Multiple-reaction monitoring (MRM) scan chromatograms of the primary transitions for glyphosate and aminomethylphosphonic acid (AMPA) in standard solution and a surface water sample spiked at 1 μg L-1
The pH mobile phase gradient gave satisfactory chromatographic separations and peak resolution for glyphosate and AMPA. No peak deterioration or tailing was observed after each batch (80–100 samples), indicating good column stability and reproducibility. The optimized LC–MS/MS parameters for the precursor ions and the primary and secondary transitions of the analytes are shown in Table 2.
Method validation
Using dilute standard solutions, we determined that the LOD, defined as the lowest concentration that could be differentiated from the background solution with a signal-to-noise ratio of 3 or greater, was 0.25 μg L-1. The LOQ, estimated as the lowest concentration that could be fully validated in matrix water and had peak areas with a signal-to-noise ratio of 10 or greater, was 0.5 μg L-1. The calibration curves were linear over the entire calibration range (R2 > 0.997) (Fig. 4).

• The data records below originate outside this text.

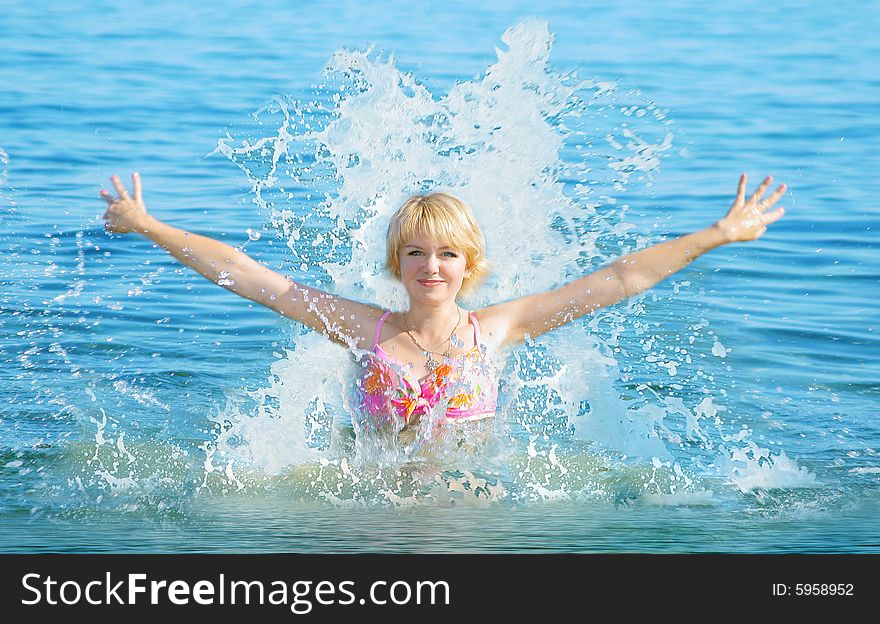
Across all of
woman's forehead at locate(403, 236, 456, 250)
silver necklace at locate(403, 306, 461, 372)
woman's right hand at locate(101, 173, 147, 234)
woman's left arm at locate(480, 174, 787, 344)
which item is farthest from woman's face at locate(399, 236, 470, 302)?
woman's right hand at locate(101, 173, 147, 234)

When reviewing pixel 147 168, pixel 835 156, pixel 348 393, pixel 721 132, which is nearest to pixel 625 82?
pixel 721 132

Calibration curves (n = 6) for glyphosate (closed circles) and aminomethylphosphonic acid (open circles)
The accuracy and precision of the method were evaluated by analysing ultrapure water and matrix water samples spiked with the analytes at a final concentration of 0.5, 1 and 10 μg L-1. The accuracy and precision of the method were assessed as the percentage recovery of a known spiking level, and method tolerances were set at 70–120% for accuracy and less than 15% RSD for precision The recoveries of the reference material, ultrapure water and surface water were all within acceptable limits and were considered satisfactory (Table 3). The recovery of glyphosate displayed better accuracy and precision in ultrapure water, when compared with surface water, for all concentrations: 0.5 μg L-1, (100.7 ± 0.9)% vs (111.3 ± 11.5)%; 1 μg L-1, (101.1 ± 6.5)% vs (118.9 ± 11.7)%; 10 μg L-1, (103.9 ± 7.3)% vs (114.0 ± 11.9)%. This suggests slight matrix enhancement was occurring in surface water samples, but was consistent, indicating the method was still performing adequately at the lower limit of quantification (0.5 μg L-1) in the sample matrix. Additionally, the method trueness was validated with a reference material of drinking water spiked with glyphosate. The measured concentration was within the acceptance interval of the manufacturer’s specifications (216–586 μg L-1), with an average recovery of 99.6% (Table 3).

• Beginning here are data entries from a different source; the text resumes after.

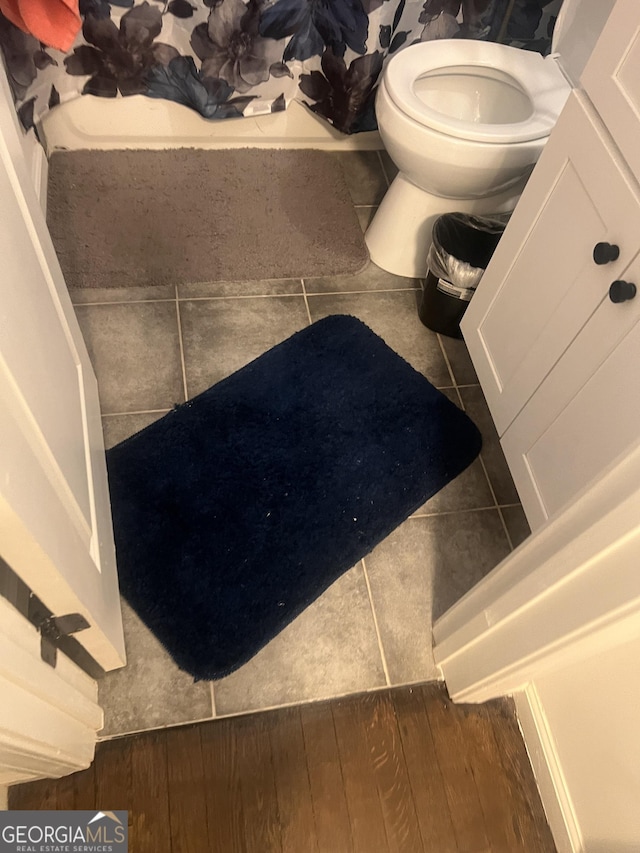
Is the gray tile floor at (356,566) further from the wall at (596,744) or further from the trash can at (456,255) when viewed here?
the wall at (596,744)

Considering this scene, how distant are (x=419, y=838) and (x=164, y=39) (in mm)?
1924

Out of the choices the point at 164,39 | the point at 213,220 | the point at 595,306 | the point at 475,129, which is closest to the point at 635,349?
the point at 595,306

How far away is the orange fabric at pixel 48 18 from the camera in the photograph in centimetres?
110

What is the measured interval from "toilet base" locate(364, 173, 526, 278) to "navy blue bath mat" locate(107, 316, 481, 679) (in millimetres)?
293

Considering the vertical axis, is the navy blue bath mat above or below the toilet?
below

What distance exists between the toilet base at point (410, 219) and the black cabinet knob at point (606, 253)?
0.68 metres

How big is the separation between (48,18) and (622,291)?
3.59ft

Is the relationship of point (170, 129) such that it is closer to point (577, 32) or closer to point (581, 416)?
point (577, 32)

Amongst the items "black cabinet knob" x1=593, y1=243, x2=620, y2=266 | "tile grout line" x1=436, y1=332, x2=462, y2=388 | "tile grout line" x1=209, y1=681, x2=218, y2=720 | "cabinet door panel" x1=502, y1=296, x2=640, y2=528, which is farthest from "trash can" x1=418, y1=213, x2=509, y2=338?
"tile grout line" x1=209, y1=681, x2=218, y2=720

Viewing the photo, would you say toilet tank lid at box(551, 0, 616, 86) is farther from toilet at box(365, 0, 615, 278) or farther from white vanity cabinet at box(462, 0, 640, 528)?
white vanity cabinet at box(462, 0, 640, 528)

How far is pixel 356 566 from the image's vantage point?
4.17 feet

When compared with other direct injection methods that do not involve a derivatization step, the main advantage of the present method is its simplicity and high sensitivity. From a process standpoint, a simple pH adjustment and filtration is much simpler than, for instance, the direct injection method of Nagatomi et al. [17] for beer samples, which also uses an anion-exchange column but involves several solid-phase extraction steps and the resuspension of the sample before analysis. There were also no obvious instrumental and/or detection problems with our method when large batches of samples were screened compared, for example, with the peak broadening and excessive tailing observed by Hao et al. [16] after running several batches of samples.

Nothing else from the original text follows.